Writing was what I wanted to do from my earliest journals and notebooks. At 35, I found myself alone in an intense way — alone with the realization that many humans I loved, some of whom were powerful, saw me as a tool to accomplish their personal ends. My mom said, why don’t you submit some poems for publishing? So I did. I believed my words were an adjunct to the voices of the Significant, and having kids made it feel urgent to press my lips against a tiny bit of grass and say: this.

Publishing is different from writing. I smell scorched cattle flesh whenever poets talk “brand,” or personal “branding.” What a verb. C. D. Wright said all the poetries she admired unsettled their native or adopted “labels” — choosing to be “vagrant in their identifications.” She called them “tramp poets… a new label for those with unstable allegiances.” I identify as trampish.

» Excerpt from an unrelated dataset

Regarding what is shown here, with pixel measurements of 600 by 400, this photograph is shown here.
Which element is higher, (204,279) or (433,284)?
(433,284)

Maybe the diaspora of American dreams are peak complicity; we have abandoned our critiques of consumer culture in return for the idea of empowerment. But the cogs are built on market models — the question remains, will it sell, or is this person capable of selling it? Can I sell it? What have I sold? If poetry is an adjunct of boosterism, a wing of the Chambers of Commerce, let us declare this outright. I want to learn how to write in a way that doesn’t blur the line between extolling and selling, in a culture where money and prizes determine value, and elite gates still decide worth. What if all the gates are just openings into more powerful cattle pens?

I’m just not sure there is anything worth defending in the powers that be. The problem is I want you to like me. The truth remains unlikable, messy, unclean, dirty, complicated, riven by American notions of success. The machine of markets and product placement grinds us down into pulp, then spits us into the landfill. The poet makes portraits from the detritus. I am still aching to get my mind blown by pigeons who aren’t selling status in park plaza or else the wonder of wind making a nest for dead leaves on my face.